SOURCE EXCERPT:

● ● ● ● ●

Fear and Chaos in Los Angeles: Your Tax Dollars at Work
I have a good friend who told me she was thrilled when Donald Trump eked out a win last November. I was stunned at her enthusiasm. “Why?” I asked. Topping her list: the deportation of illegal immigrants. “Our grandparents were legal.” She reminded me.
“Our grandparents came to America in the 19-teens…before there were quotas for how many Italians, Greeks, Syrians, and Turks would be allowed into the country.”
She told me that if only I watched FOX News I would understand. Well, I have watched FOX News. And understand why they ditched the slogan: “Fair and Balanced.”
“Illegal immigrants,” Trump tells us, include millions of murderers and rapists. “Bad People.”
So: Deportation. I envisioned an orderly process. Those here illegally would be identified, escorted to a departure point, and sent back to the countries they came from.
How wrong I was.
Coming Soon to a City Near You

We’ve all seen the stunning headlines, the videos on the news and on social media. Whether armed to the teeth and dressed in black military garb that makes them look like Ninja’s or dressed as sloppy campers in jeans and plaid flannel shirts, ICE agents roam the streets, besiege schools, workplaces, courthouses, grabbing or chasing suspected migrants and often tackling them to the ground. They leave weeping families, sometimes unattended children behind—watching, heartbroken as parents are dragged away.
We live in Manhattan Beach—just a few miles south of downtown Los Angeles. The National Guard Armory here has a parking lot that has been full of cars for two weeks; obviously the soldiers have been called up and deployed. I assume they are among those we’ve seen on television, dressed in riot gear, holding giant shields, guarding Federal Buildings from outraged protestors.
Why are people protesting? Aren’t the ICE agents merely enforcing the laws? Following the instructions of the President of the United States?
Sure, they are. But what about those laws? What about those instructions? Why are ICE agents so rough? So rude? Why are they unidentifiable—to the point where some could easily be mistaken for criminal kidnappers. Why are they carrying weapons of war? And what is the urgency of rapidly expelling from the country people who have lived and worked here for decades, people with families they are supporting, who will be left bereft of a breadwinner?

● ● ● ● ●

DATASET EXTRACT:
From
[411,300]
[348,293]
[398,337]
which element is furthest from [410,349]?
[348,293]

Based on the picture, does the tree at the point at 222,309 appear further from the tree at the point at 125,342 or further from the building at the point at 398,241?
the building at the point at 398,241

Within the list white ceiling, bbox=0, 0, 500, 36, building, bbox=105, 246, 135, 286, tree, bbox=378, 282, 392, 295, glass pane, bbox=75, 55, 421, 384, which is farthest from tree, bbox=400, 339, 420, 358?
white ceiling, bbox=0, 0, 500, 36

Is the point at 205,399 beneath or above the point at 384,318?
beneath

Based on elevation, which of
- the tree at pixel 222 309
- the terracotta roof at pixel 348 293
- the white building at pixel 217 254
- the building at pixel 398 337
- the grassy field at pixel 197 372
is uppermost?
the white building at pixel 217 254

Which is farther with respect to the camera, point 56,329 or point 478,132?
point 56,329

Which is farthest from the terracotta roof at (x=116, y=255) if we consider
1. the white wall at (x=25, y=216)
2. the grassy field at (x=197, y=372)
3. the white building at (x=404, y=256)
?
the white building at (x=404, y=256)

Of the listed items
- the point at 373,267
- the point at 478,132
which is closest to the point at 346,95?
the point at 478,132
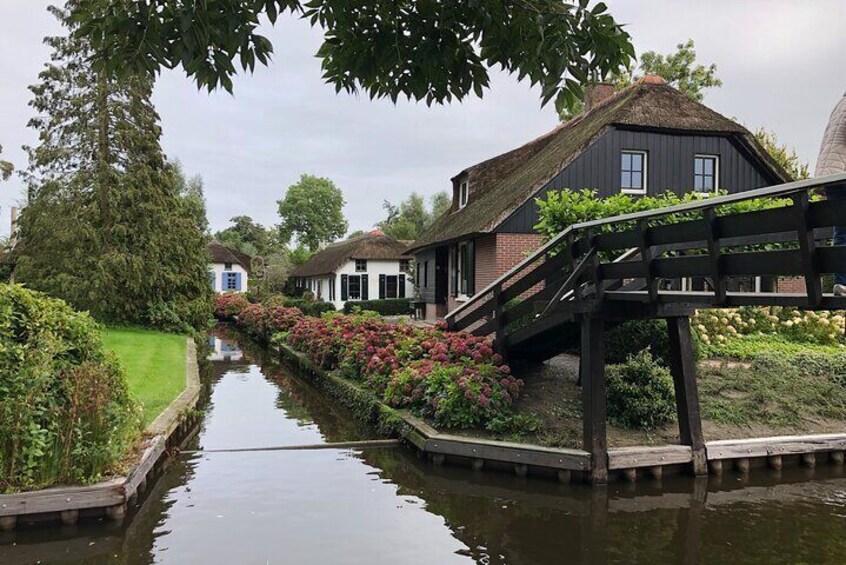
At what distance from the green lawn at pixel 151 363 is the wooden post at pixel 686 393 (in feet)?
21.4

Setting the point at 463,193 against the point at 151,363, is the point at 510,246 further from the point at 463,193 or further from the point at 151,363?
the point at 151,363

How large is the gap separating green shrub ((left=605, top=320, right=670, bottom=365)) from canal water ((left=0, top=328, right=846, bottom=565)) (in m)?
2.65

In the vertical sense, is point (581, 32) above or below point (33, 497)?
above

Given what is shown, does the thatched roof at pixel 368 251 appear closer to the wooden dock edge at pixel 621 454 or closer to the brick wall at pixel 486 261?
the brick wall at pixel 486 261

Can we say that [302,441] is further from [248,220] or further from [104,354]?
[248,220]

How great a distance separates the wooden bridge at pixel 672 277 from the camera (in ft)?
16.3

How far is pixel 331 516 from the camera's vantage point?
246 inches

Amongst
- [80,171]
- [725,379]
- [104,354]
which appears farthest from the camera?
[80,171]

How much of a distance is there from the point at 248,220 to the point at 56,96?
185 feet

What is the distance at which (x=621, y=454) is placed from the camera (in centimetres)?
736

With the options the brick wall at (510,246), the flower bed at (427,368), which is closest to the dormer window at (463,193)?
the brick wall at (510,246)

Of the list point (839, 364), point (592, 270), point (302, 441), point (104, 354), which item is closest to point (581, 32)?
point (592, 270)

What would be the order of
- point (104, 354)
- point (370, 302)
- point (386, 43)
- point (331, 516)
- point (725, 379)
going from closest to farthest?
A: point (386, 43) < point (331, 516) < point (104, 354) < point (725, 379) < point (370, 302)

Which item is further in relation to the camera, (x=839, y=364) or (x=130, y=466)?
(x=839, y=364)
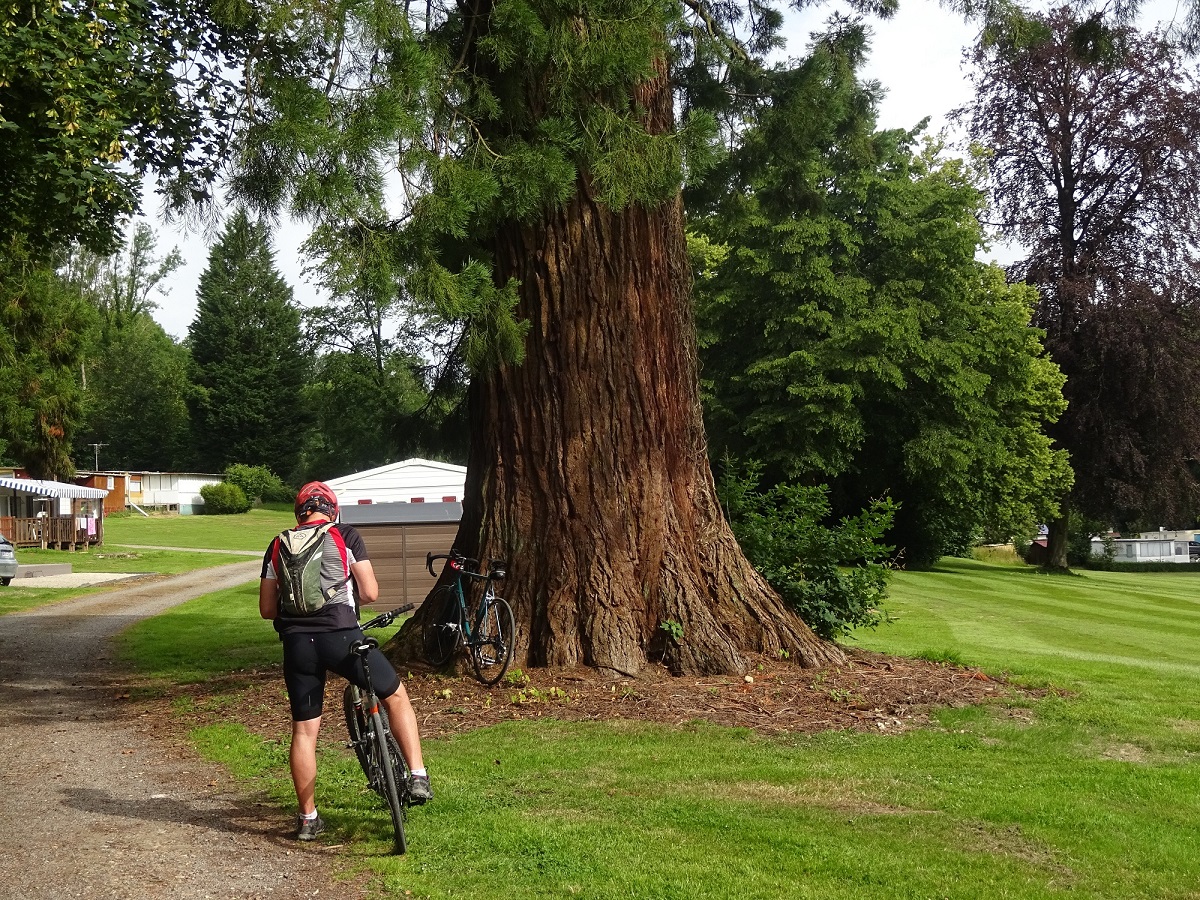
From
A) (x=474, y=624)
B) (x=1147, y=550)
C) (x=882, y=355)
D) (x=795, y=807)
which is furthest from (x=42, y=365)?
(x=1147, y=550)

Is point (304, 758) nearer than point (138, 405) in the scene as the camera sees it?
Yes

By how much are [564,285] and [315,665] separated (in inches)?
196

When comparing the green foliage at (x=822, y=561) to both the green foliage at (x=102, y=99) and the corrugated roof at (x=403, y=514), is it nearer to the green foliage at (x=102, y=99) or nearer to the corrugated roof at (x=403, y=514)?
the green foliage at (x=102, y=99)

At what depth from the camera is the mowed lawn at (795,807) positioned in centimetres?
539

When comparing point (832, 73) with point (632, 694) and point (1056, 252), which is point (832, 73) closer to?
point (632, 694)

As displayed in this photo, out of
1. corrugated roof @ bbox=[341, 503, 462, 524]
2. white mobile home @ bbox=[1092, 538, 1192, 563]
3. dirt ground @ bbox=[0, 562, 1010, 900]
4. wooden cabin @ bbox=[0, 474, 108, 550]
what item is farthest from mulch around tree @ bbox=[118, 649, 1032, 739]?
white mobile home @ bbox=[1092, 538, 1192, 563]

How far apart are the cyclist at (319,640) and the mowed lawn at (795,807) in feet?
1.25

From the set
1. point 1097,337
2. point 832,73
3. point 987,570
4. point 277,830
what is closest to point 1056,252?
point 1097,337

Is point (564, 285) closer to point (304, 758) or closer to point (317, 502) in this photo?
point (317, 502)

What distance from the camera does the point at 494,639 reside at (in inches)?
393

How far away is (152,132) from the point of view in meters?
A: 12.2

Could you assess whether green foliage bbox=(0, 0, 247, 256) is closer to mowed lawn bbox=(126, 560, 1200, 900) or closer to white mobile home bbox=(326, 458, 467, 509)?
mowed lawn bbox=(126, 560, 1200, 900)

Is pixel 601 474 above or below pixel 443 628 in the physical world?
above

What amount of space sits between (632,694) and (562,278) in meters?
3.36
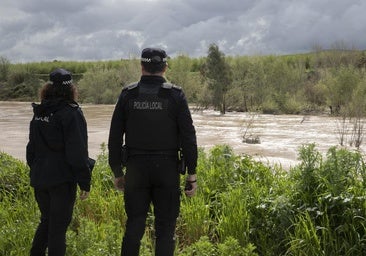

● ● ● ● ●

ACTIONS TO TAKE:
(a) Reproduce the part of the essay on deportations in Los Angeles that opens with the words containing "So: Deportation. I" and closes with "wrong I was.".
(b) Answer these from the essay on deportations in Los Angeles:
(i) When did the grandparents mentioned in the essay come to America?
(ii) In which community does the writer live?
(iii) For how long has the parking lot of the local National Guard Armory been full of cars?
(c) Write the next part of the essay on deportations in Los Angeles, picking up after its final sentence.

WRITTEN ANSWERS:
(a)
So: Deportation. I envisioned an orderly process. Those here illegally would be identified, escorted to a departure point, and sent back to the countries they came from.
How wrong I was.

(b)
(i) In the 19-teens, before there were quotas on how many Italians, Greeks, Syrians, and Turks could enter the country.
(ii) Manhattan Beach, a few miles south of downtown Los Angeles.
(iii) Two weeks.

(c)
In May alone, ICE arrested more than 23,000 people. Few of those deported have been violent criminals. The vast majority are considered criminals only because they have violated immigration laws.
It’s notable that President Trump spoke of exempting farm and hotel workers from deportation roundups. Think about the reasons why. A rallying cry has been that undocumented workers (“illegal immigrants”) are stealing American jobs. (Although, ironically, they are simultaneously accused of “living off welfare” and taking advantage of freebies galore ) Employers are finding, though, that once these workers are hauled away by ICE there are no lines forming of applicants to take their places. Frustrated farmers are beginning to declare that if Americans want to “get rid of illegal immigrants,” they should stop eating!
In truth, hundreds of thousands of workers who are in the country illegally are doing work that no one else wants: laboring in fields, providing cleaning services, daycare and elder care; doing the ditch digging and heavy lifting on construction sites.
Many of those who have illegally crossed our borders and are grateful to have these jobs come here fleeing desperate poverty and/or terrifying gang violence.
Wouldn’t it make sense to give them legal guest worker status…or even a pathway to citizenship?
Congress has dragged its heels on this issue for decades. The reasons: a combination of racism and political expediency.
Think about it. Accusations that Trump “really won” the 2020 election are conflated with claims that non-citizens have somehow managed to vote. And here lies the political peril. If newly arrived immigrants do succeed in becoming citizens, how will they vote?
You get the idea.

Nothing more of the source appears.